What exactly does “earning it” mean? “We believe that everything we do has to be earned, whether it’s the consumer attention, client relationships we have and certainly the dedication of the staff must be earned every single day,” said Leong. Donetta Allen, a partner who oversees the digital practice at HUNTER, said that she tries to earn the respect of her clients and her specialists every day. She also knows that everywhere she goes she is a calling card for HUNTER, so she must make sure that she is earning respect for the agency as well.
This year the agency went through a rebranding from Hunter Public Relations, to just HUNTER, an integrated marketing communications agency.
According to Leong, this rebranding was a reflection of what was happening naturally in the company. “Our clients have helped us realize that we have been doing more than just PR for years, and our name wasn’t reflecting this,” she explained. “The rebrand was really just a way to be better reflective of who we are today — one team of experts on different subject matters in the marketing field surrounding the client and bringing a total solution opportunity to these clients.” Allen echoed that the rebranding has opened up more opportunities for the agency to continue branching out into work outside of the traditional public relations realm including consumer insight work and creative services.
HUNTER’s comprehensive services have made it a king of client retention. Its first-ever client, Tabasco, continues to work with the agency today, 30 years later. Many other clients have long tenures with the agency, several of them for over a decade.
Leong chalked this longevity up to the agency’s willingness to say yes. “We’re really good at saying yes, yes and we will figure it out. Some of our best clients came to us with a problem that we didn’t even think we could solve but we said yep, we’ll give it a try. I think that clients like agencies that have guts, that have ingenuity, that are curious about what could happen,” she said.
Allen also noted the dedication of the staff as a driving factor in client retention. “We have had the same leadership here for decades, which is very rare in this industry,” she explained. “What comes with that are people who have a passion and a drive for the work. You are committed 100% to the people of the agency, as well as our clients. That is why we are blessed to have so many clients with us for so long. Our tenure with these brands is because of the people who are working on the business and who care about the business.”
HUNTER isn’t just great at keeping clients happy; it is great at keeping employees happy as well. In 2018, HUNTER was named one of PR Week’s Best Places to Work. Leong said, “When I look back on my career, I am most proud of what I have done in HR, not PR.” To explain the culture that she has worked to create at HUNTER, Leong used the analogy of a fish out of water: “Fish can’t swim without water, and it has to be clean and it has to be healthy, it has to be constantly running, it has to be refreshed, full of nutrients and things that help that organism grow.”

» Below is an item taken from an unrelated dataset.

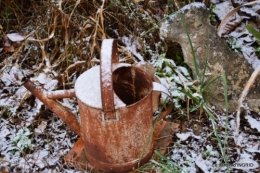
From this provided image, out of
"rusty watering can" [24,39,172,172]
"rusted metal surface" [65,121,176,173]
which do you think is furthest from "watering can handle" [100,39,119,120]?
"rusted metal surface" [65,121,176,173]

Leong and the rest of the management team intentionally try to keep the agency small (the agency currently has 120 employees with an office in New York and in London), so that they can maintain this culture, which both Leong and Allen described as a family-type environment. “We really do care about the people. We care about how people are doing, their own growth, their own enjoyment and satisfaction of the work — that’s important to us,” said Allen.
“I have a stack of thank-you notes; I keep every single one,” said Leong. “I pull them out from time to time and read them to remind myself what my real job around here is, to create a culture here where people are inspired, where they can work hard, where they can earn their work, they can feel respected, they can feel creative, they can feel supported by a family.”

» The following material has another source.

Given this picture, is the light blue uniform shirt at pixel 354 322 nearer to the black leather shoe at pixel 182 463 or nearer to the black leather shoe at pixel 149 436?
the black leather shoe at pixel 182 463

HUNTER has been no stranger to awards in its tenure and one place where it continuously stands out is in its digital strategy. Allen contributed the agency’s digital success to approaching the content with an “earned sensibility.” Digital and social media is seen as an owned media source since brands are able to tell their own stories without having to go through a media gatekeeper. Allen said that a lot of people tend to approach digital media from an advertising perspective, to just get the content in front of the consumers in hopes that they will pay attention.
“We approach our digital strategy looking at insights,” she noted. “What are our consumers interested in, what drives them, what’s gonna get them interested in our story?” She said that HUNTER remains able to stay at the forefront of digital trends because first and foremost, the employees are digital consumers too. Their love for the digital industry drives them to want to keep up with what is happening in the world and to explore different platforms and how brands can tap into them.

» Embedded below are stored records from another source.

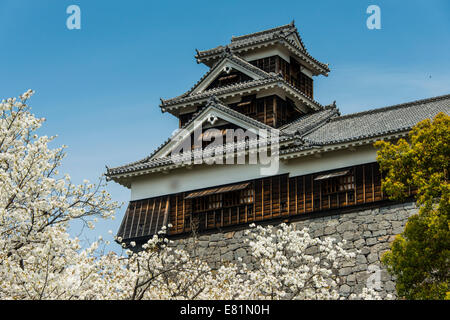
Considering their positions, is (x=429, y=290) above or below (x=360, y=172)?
below

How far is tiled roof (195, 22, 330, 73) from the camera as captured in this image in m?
31.9

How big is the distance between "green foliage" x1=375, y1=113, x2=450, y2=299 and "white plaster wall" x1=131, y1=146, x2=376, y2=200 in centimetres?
584

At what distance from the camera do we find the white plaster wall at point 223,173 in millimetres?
24609

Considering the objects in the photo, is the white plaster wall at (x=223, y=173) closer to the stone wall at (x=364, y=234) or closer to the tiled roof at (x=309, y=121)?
the tiled roof at (x=309, y=121)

When asked what is next for the agency and where they see it going in the future, Leong and Allen both knew one thing with certainty — they would continue to “earn it.” In the long term, Leong said that the agency has lots of opportunities for growth, particularly within the digital and entertainment spaces, as well as in the client services space.
Leong believes no one does client services quite like HUNTER, because of the amount of care their staff invests into each of their clients. They work to create great experiences for their clients because people are drawn to experiences and not things. “We have plenty of clients who we might not deliver the results we thought we could, but the experience has been illuminating and fun and educational and insightful, and long term that’s our opportunity — to continue to deliver great service,” she said.
Allen added that it is hard to predict where the agency will go in such an ever-changing and evolving industry. “I can’t tell you right now what’s going to happen 10 years from now,” she said. “Who knows where we will go 10 years from now but the core thing is to always remember that people need to feel connections, they need to feel like they are understood. That’s where this whole approach that we have of earning attention and engagement comes from, knowing what consumers need and want, so that is going to continue to drive everything we do.”